SOURCE TEXT>

--- start ---

# Wow Wow Wow!!



## Frogsong (Feb 26, 2011)

http://www.etsy.com/listing/91053128/knit-motorcycle-cozy-sculpture-by?ref=af_circ_favitem


----------



## rolyn63 (Jul 18, 2011)

I agree, OMGosh! Someone had alot of time on their hands, along with alot of yarn.


----------



## dmeade (Nov 18, 2011)

Ok, everybody has a different talent, I guess. Certainly an interesting piece of "art".


----------



## Clarebear (Apr 26, 2011)

Maybe I could do that to my car but I need it to get to work lol


----------



## kiwiannie (Jul 30, 2011)

Thats one fantastic motor bike if i was 40 years younger i would loved to have made that for my son,to much fiddly bits for the wornout hands these days.


----------



## Chadleyb (Feb 16, 2012)

I facebooked a picture of that for all of my motorcycle riding friends. I did NOT offer to knit one up for them, though!


----------



## It'sJustMe (Nov 27, 2011)

Simply delightful! Would love to see it on public display.


----------



## lolarskids (Feb 26, 2012)

my husband passed last year but he was always telling people that he was gonna get me some steel wool so i could knit him a car or a bike. i am so glad he's not here to see this ,i 'd be one busy knitter. love it


----------



## Leonora (Apr 22, 2011)

Amazing.


----------



## krankymax (Mar 5, 2012)

Interesting.


----------



## jumbleburt (Mar 10, 2011)

$13,000!! I admire the work, but I could certainly think of better things to do with that kind of money!
Jan


----------



## mak123 (Jan 24, 2012)

that was AWESOME1111 and I hate motorcycles (having been burned badly 40 years ago when my old stupid boyfriend dropped the bike and I was burned on the lower part of my leg. it's a pain you never forget) christine


----------



## lannieb (Apr 28, 2011)

very cool!


----------



## CamillaDesertMouse (Mar 19, 2011)

I agree Jan...
And I can appreciate art....just confuses me when others ..the needy need hats, scarfs, etc...JMHO



jumbleburt said:


> $13,000!! I admire the work, but I could certainly think of better things to do with that kind of money!
> Jan


----------



## MooseTracks (Jun 27, 2011)

--- end ---

JOB A>
Can you reproduce word for word the records from the line containing "Amongst the items" through the end of the records?

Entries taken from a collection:
--- start ---

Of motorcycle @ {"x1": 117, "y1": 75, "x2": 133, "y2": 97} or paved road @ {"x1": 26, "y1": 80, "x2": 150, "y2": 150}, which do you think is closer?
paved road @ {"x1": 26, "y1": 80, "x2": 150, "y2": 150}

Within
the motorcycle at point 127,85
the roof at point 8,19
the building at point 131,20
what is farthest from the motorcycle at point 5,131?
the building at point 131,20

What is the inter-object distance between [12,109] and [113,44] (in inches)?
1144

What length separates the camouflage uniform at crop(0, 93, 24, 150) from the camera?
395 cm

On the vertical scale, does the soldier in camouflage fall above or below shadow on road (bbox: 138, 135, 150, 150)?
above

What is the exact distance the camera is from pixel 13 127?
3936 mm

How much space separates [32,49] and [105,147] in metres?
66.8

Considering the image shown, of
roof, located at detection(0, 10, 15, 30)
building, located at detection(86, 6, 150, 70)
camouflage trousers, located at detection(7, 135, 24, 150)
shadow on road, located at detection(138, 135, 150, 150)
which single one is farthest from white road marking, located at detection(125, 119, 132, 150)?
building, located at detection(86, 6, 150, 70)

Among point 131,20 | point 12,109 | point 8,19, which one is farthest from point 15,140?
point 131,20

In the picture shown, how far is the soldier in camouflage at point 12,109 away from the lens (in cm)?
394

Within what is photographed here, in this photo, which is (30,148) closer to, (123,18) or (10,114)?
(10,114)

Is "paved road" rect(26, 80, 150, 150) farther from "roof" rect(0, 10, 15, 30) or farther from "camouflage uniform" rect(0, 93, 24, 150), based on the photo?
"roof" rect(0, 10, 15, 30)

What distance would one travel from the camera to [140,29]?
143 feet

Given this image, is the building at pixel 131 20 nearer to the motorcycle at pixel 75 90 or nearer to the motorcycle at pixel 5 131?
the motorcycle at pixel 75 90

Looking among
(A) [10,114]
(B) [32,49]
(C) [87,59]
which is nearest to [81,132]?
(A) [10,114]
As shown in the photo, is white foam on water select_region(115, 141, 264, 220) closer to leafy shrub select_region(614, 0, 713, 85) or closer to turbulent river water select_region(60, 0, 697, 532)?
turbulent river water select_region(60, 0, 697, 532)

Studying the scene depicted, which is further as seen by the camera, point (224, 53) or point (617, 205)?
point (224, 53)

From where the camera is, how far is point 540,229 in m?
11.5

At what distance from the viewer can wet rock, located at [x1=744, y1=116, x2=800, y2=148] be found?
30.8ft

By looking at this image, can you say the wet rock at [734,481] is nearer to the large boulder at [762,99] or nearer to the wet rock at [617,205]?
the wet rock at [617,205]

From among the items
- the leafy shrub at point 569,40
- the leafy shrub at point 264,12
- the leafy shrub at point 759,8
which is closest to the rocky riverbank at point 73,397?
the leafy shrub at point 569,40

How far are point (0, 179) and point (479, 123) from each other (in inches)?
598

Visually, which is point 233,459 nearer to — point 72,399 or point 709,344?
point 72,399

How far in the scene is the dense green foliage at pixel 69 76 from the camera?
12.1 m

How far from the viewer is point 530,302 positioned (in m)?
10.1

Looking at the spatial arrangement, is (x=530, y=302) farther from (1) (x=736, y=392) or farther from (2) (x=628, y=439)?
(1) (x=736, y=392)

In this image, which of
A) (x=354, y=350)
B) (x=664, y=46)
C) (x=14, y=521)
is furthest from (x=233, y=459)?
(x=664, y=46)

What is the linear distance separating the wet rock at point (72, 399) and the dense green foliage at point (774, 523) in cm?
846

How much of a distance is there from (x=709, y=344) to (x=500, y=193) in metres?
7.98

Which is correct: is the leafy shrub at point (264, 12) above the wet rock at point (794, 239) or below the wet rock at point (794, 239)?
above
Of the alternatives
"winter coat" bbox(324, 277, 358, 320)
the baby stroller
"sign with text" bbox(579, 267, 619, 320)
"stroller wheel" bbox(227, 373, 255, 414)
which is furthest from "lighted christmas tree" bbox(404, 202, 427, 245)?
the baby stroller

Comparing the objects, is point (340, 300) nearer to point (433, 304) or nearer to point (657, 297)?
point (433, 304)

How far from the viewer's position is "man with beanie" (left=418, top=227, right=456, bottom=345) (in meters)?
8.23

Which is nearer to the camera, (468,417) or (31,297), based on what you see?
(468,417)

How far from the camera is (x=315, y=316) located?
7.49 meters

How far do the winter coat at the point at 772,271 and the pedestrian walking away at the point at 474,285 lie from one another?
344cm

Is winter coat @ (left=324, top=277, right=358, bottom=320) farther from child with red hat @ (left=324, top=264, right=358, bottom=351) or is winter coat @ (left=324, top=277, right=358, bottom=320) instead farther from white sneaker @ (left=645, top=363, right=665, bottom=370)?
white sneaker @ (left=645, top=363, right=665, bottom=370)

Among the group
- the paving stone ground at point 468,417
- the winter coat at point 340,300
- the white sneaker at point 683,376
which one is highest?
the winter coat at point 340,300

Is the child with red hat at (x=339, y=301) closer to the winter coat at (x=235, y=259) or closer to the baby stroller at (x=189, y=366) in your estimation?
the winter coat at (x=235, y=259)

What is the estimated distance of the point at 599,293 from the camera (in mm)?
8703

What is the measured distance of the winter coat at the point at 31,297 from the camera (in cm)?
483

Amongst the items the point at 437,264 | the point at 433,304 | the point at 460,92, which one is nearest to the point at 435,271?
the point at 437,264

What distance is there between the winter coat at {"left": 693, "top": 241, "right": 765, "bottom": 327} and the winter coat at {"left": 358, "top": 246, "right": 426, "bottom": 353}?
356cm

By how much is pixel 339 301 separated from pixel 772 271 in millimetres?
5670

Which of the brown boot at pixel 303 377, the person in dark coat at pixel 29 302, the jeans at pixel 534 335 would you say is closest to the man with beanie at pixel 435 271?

--- end ---

JOB B>
What does the forum thread say, summed up in two sentences?

EXERCISE RESPONSE A>
Amongst the items the point at 437,264 | the point at 433,304 | the point at 460,92, which one is nearest to the point at 435,271?
the point at 437,264

What distance is there between the winter coat at {"left": 693, "top": 241, "right": 765, "bottom": 327} and the winter coat at {"left": 358, "top": 246, "right": 426, "bottom": 353}?
356cm

By how much is pixel 339 301 separated from pixel 772 271 in millimetres?
5670

Which of the brown boot at pixel 303 377, the person in dark coat at pixel 29 302, the jeans at pixel 534 335 would you say is closest to the man with beanie at pixel 435 271?

EXERCISE RESPONSE B>
A forum thread shares an Etsy link to a knit motorcycle cozy sculpture, and replies call it amazing, delightful and very cool while noting that someone had a lot of time and yarn. One poster balks at the $13,000 price, and another agrees, saying the needy need hats and scarfs.